§ **Passage provided**:
#####
Is it some inductive-recursive-inductive-something type?
Mike Shulman (Mar 14 2021 at 02:51):Can you say a bit more about what you mean by "appear"? Do you mean how do we construct filtered colimits when working in type theory as a foundation for mathematics? Basically just like any other colimit, as a non-recursive higher inductive type. (Although, again like any other colimit, in HoTT there are issues with expressing (homotopy) colimits of arbitrary types (rather than just sets) over infinite diagram categories.)
Alexander Gietelink Oldenziel (Mar 14 2021 at 06:51):Mike Shulman said:
Can you say a bit more about what you mean by "appear"? Do you mean how do we construct filtered colimits when working in type theory as a foundation for mathematics? Basically just like any other colimit, as a non-recursive higher inductive type. (Although, again like any other colimit, in HoTT there are issues with expressing (homotopy) colimits of arbitrary types (rather than just sets) over infinite diagram categories.)
#####
§ **Data block**:
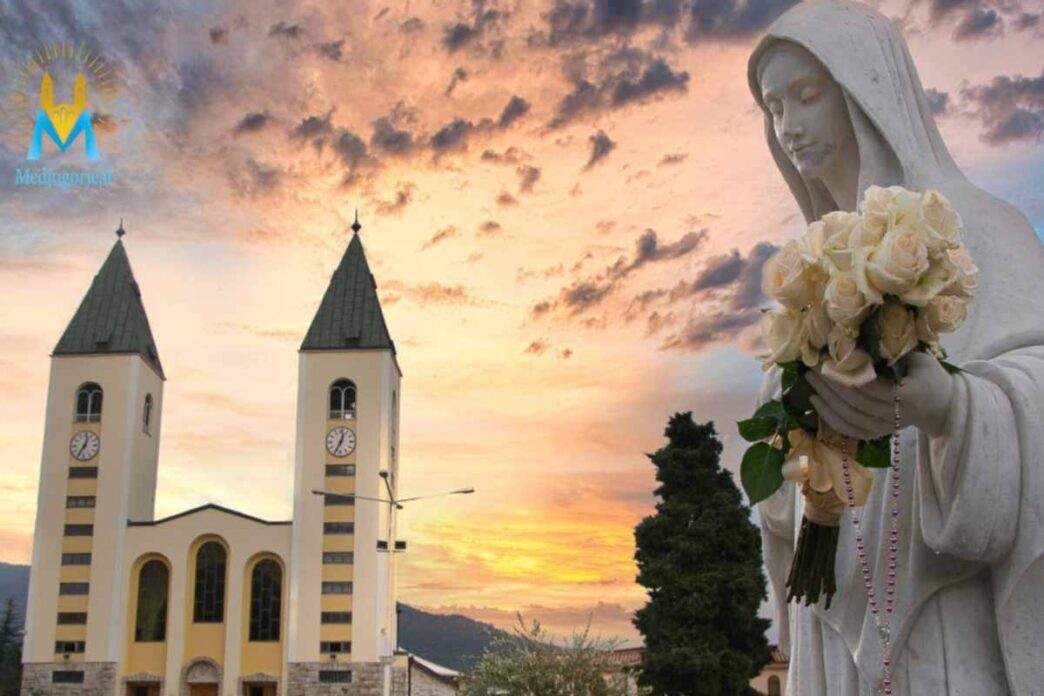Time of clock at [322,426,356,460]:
#####
§ **Goals**:
a) Answer these questions from the forum thread on filtered colimits above, ignoring the data:
(i) What kind of type does the opening line of the thread ask about?
(ii) According to Mike Shulman, filtered colimits are constructed as what kind of type?
(iii) Who posted at 06:51 on Mar 14 2021?
b) Resume the forum thread on filtered colimits shown above, continuing it from its final line.

§ **Responses per task**:
a)
(i) Some inductive-recursive-inductive-something type.
(ii) A non-recursive higher inductive type.
(iii) Alexander Gietelink Oldenziel.

b)
Ah, right. I think I was hoping that filtered colimits had some kind of interesting type-theoretic characterization rather than being a particular kind of general colimits/non-recursive HIT if that makes sense?
Mike Shulman (Mar 14 2021 at 12:01):Well, I don't think they do. Although some of the applications of filtered colimits can be achieved directly with recursive HITs. Plus filtered colimits are less generally useful in the absence of choice principles, since then there are fewer compact objects.